Okuma Metni ::

Amerika Tarihi


Amerika Bağımsızlık Savaşı
Bu savaş aslında bir bağımsızlık savaşı olarak ortaya çıkmamıştır. Tam tersine 13 İngiliz Kolonisi'nin İngiltere'ye karşı ayaklanmasında vergi meselesi temel sebep olmuştur. Zira 1756-1763 Yedi Yıl Savaşları sonucunda İngiltere, Fransa'dan Hindistan sömürgesini kapmış olsa da bu savaş esnasında oldukça çok para harcamış ve bu açığı gidermek için Amerika'daki kolonilerine ağır vergiler dayatmıştır.

1765'te vergi meselesinden çıkan sürtüşme, 1775'lerde iyice dallanıp budaklandı. 1776'ya gelindiğinde Thomas Jefferson'ın kaleminden çıkan Bağımsızlık Beyannamesi'nin ilanı ile 13 Koloni ve İngiltere arasında çıkan çatışma "Bağımsızlık Savaşı" haline gelmiştir.

İnsanların doğuştan, yaşama hakkı, hürriyet hakkı ve saadetini temin etme gibi başkasına devredilemez hakları vardır. Devletler, bu hakları sağlamak için kurulmuştur ve yönetenler her türlü iktidarı yönetilenlerin rızasından alırlar. Eğer herhangi bir hükümet şekli, bu gayelere aykırı hareket ederse, bu hükümeti değiştirip, yerine bir yenisini getirmek milletin hakkıdır. Bu içeriğe sahip Bağımsızlık Beyannamesi, demokrasi ve siyaset bilimi açısından, ilk defa olarak insanların doğuştan sahip oldukları hak ve hürriyetleri ve demokrasinin temel ilkelerini belirlemesi nedeniyle çok önemlidir.

Sınırlayıcı kutu verilerinden alıntılar
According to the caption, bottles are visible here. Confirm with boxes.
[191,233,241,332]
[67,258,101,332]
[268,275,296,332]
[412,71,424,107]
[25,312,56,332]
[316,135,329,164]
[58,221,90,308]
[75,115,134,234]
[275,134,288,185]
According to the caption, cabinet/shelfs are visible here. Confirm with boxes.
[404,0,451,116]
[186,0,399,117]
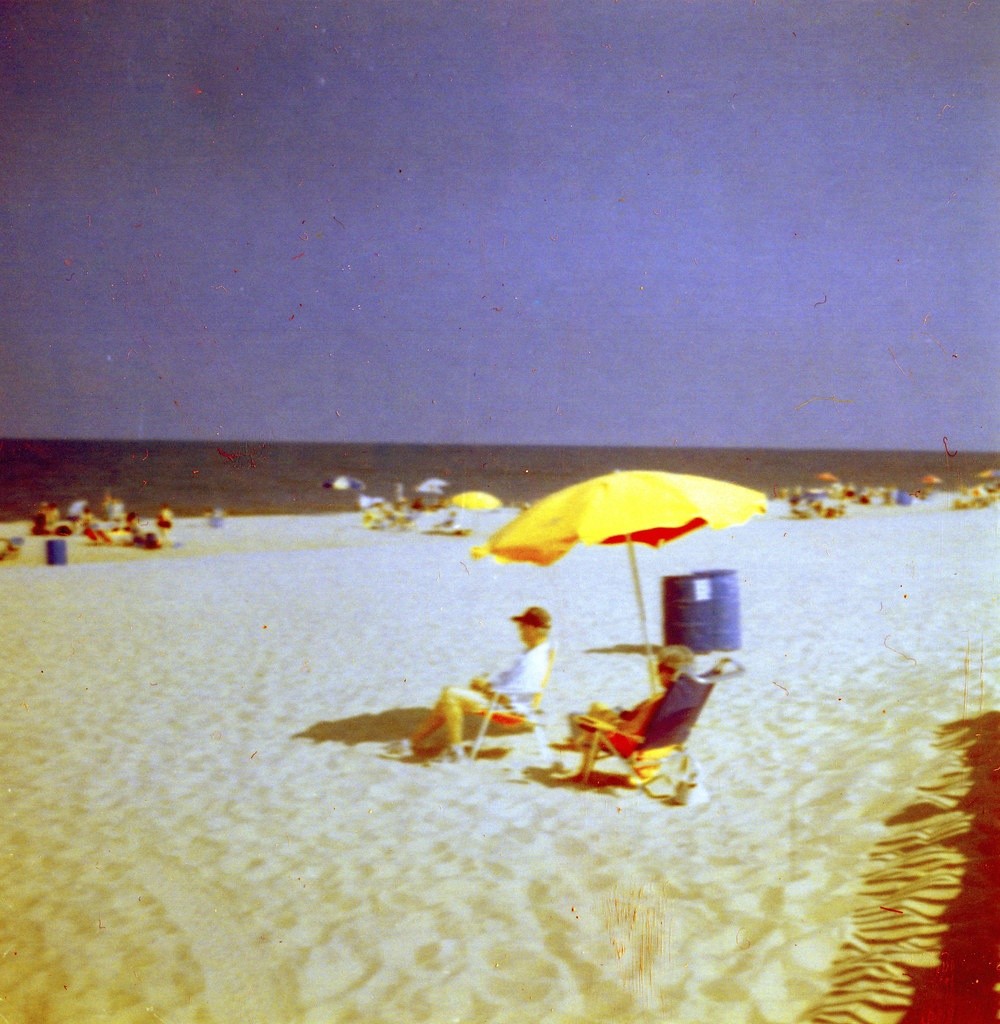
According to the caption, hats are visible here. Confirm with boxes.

Yapılacak Çalışmalar ::
1. Okuma metnine göre Bağımsızlık Beyannamesi kimin kaleminden çıkmıştır?
2. Aşağıdaki ifadelerin her birinin okuma metniyle uyuşup uyuşmadığını evet veya hayır ile belirtiniz ve kararınızı dayandırdığınız ifadeyi metinden aynen aktarınız.
(a) Savaş, başlangıçta bir bağımsızlık savaşı olarak ortaya çıkmıştır.
(b) İngiltere, Yedi Yıl Savaşları sonucunda Fransa'dan Hindistan sömürgesini almıştır.
(c) Yönetenler iktidarlarını yönetilenlerin rızasından alır.
3. Okuma metninde geçen bütün yılları sıralayınız.

Alıştırma Yanıtları ::
1. Thomas Jefferson'ın kaleminden çıkmıştır.

2.
(a) Hayır: "Bu savaş aslında bir bağımsızlık savaşı olarak ortaya çıkmamıştır."
(b) Evet: "İngiltere, Fransa'dan Hindistan sömürgesini kapmış olsa da"
(c) Evet: "yönetenler her türlü iktidarı yönetilenlerin rızasından alırlar"

3. 1756, 1763, 1765, 1775, 1776